▶ _Objective_: Extract every line of the listing below word for word, in its original order, changing nothing.

▶ _Listing_:
[start]

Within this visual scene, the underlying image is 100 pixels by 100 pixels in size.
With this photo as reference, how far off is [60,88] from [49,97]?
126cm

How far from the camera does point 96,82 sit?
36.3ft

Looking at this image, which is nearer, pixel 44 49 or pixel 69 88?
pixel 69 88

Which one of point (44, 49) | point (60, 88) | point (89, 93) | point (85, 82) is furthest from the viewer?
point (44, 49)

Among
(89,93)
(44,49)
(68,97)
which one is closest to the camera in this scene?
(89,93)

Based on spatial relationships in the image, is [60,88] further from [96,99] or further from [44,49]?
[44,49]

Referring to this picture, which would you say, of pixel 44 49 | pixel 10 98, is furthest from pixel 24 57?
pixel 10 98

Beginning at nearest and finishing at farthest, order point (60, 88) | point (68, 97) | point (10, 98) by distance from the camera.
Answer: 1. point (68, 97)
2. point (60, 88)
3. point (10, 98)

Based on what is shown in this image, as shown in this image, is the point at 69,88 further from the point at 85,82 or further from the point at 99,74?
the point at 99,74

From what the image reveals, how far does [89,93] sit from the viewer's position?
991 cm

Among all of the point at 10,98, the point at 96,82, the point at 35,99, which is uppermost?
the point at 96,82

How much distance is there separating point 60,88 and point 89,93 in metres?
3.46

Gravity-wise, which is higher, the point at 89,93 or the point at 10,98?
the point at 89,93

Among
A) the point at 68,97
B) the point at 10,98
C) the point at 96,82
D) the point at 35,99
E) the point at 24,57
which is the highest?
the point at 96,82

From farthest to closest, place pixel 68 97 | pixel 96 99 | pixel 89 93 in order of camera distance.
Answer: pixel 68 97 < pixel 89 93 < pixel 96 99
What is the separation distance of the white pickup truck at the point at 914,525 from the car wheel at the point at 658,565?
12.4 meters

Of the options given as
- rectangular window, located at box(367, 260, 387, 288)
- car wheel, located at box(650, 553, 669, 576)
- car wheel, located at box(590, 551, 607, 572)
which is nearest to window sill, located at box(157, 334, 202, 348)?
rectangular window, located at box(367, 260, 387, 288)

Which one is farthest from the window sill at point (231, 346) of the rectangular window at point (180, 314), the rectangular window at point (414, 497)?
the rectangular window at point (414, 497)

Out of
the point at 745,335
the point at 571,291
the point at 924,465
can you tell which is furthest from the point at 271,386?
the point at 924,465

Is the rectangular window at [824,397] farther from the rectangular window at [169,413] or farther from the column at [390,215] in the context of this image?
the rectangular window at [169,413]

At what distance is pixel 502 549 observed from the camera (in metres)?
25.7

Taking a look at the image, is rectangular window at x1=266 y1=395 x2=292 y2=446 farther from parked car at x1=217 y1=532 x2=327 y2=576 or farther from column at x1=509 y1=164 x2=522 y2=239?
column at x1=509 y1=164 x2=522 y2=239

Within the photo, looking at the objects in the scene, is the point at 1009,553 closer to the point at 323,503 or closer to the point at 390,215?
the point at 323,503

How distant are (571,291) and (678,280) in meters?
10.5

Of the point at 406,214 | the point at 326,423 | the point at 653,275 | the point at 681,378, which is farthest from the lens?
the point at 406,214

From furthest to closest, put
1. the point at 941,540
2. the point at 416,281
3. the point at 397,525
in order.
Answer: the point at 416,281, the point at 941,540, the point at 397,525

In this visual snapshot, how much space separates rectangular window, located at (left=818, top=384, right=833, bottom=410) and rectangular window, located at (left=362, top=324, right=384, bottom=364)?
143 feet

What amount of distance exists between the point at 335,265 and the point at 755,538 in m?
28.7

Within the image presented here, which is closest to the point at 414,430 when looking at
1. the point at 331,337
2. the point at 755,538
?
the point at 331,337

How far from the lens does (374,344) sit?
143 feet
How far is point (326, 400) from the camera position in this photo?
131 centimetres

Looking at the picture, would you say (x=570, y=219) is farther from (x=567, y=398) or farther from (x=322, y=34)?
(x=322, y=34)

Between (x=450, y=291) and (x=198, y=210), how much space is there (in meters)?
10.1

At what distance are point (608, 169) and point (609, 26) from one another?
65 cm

[end]

▶ _Task solution_:
Within this visual scene, the underlying image is 100 pixels by 100 pixels in size.
With this photo as reference, how far off is [60,88] from [49,97]?
126cm

How far from the camera does point 96,82 sit?
36.3ft

Looking at this image, which is nearer, pixel 44 49 or pixel 69 88?
pixel 69 88

Which one of point (44, 49) | point (60, 88) | point (89, 93) | point (85, 82) is furthest from the viewer?
point (44, 49)

Among
(89,93)
(44,49)
(68,97)
which one is closest to the camera in this scene?
(89,93)

Based on spatial relationships in the image, is [60,88] further from [96,99] or further from [44,49]?
[44,49]

Referring to this picture, which would you say, of pixel 44 49 | pixel 10 98, is furthest from pixel 24 57?
pixel 10 98

Beginning at nearest and finishing at farthest, order point (60, 88) | point (68, 97) | point (10, 98) by distance from the camera.
Answer: 1. point (68, 97)
2. point (60, 88)
3. point (10, 98)

Based on what is shown in this image, as shown in this image, is the point at 69,88 further from the point at 85,82 or further from the point at 99,74?
the point at 99,74

From what the image reveals, how far does [89,93] sit from the viewer's position?
991 cm

Among all of the point at 10,98, the point at 96,82, the point at 35,99, which is uppermost?
the point at 96,82

How much distance is there separating point 60,88 and point 89,93 in metres?
3.46

Gravity-wise, which is higher, the point at 89,93 or the point at 10,98?
the point at 89,93

Among
A) the point at 68,97
B) the point at 10,98
C) the point at 96,82
D) the point at 35,99
E) the point at 24,57
which is the highest?
the point at 96,82

From farthest to closest, place pixel 68 97 | pixel 96 99 | pixel 89 93 in order of camera distance.
Answer: pixel 68 97 < pixel 89 93 < pixel 96 99
What is the separation distance of the white pickup truck at the point at 914,525 from the car wheel at the point at 658,565?
12.4 meters

Of the options given as
- rectangular window, located at box(367, 260, 387, 288)
- car wheel, located at box(650, 553, 669, 576)
- car wheel, located at box(590, 551, 607, 572)
which is nearest to window sill, located at box(157, 334, 202, 348)?
rectangular window, located at box(367, 260, 387, 288)

Which one is farthest from the window sill at point (231, 346) of the rectangular window at point (180, 314), the rectangular window at point (414, 497)?
the rectangular window at point (414, 497)

Out of
the point at 745,335
the point at 571,291
the point at 924,465
can you tell which is furthest from the point at 271,386?
the point at 924,465

Is the rectangular window at [824,397] farther from the rectangular window at [169,413] or farther from the column at [390,215] in the context of this image?
the rectangular window at [169,413]

At what distance is pixel 502 549 observed from the camera (in metres)?
25.7

Taking a look at the image, is rectangular window at x1=266 y1=395 x2=292 y2=446 farther from parked car at x1=217 y1=532 x2=327 y2=576 or farther from column at x1=509 y1=164 x2=522 y2=239?
column at x1=509 y1=164 x2=522 y2=239

Within the photo, looking at the objects in the scene, is the point at 1009,553 closer to the point at 323,503 or closer to the point at 390,215?
the point at 323,503

How distant are (571,291) and (678,280) in meters?
10.5

Of the point at 406,214 | the point at 326,423 | the point at 653,275 | the point at 681,378, which is farthest from the lens?
the point at 406,214

From furthest to closest, put
1. the point at 941,540
2. the point at 416,281
3. the point at 397,525
in order.
Answer: the point at 416,281, the point at 941,540, the point at 397,525

In this visual snapshot, how much space separates rectangular window, located at (left=818, top=384, right=833, bottom=410) and rectangular window, located at (left=362, top=324, right=384, bottom=364)?
143 feet

What amount of distance exists between the point at 335,265 and the point at 755,538 in m?
28.7

Within the image presented here, which is closest to the point at 414,430 when looking at
1. the point at 331,337
2. the point at 755,538
?
the point at 331,337

How far from the lens does (374,344) sit?
143 feet
How far is point (326, 400) from the camera position in this photo?
131 centimetres

Looking at the picture, would you say (x=570, y=219) is farther from (x=567, y=398) or farther from (x=322, y=34)?
(x=322, y=34)

Between (x=450, y=291) and (x=198, y=210), how much space is there (in meters)?
10.1

At what distance are point (608, 169) and point (609, 26) from one another?
65 cm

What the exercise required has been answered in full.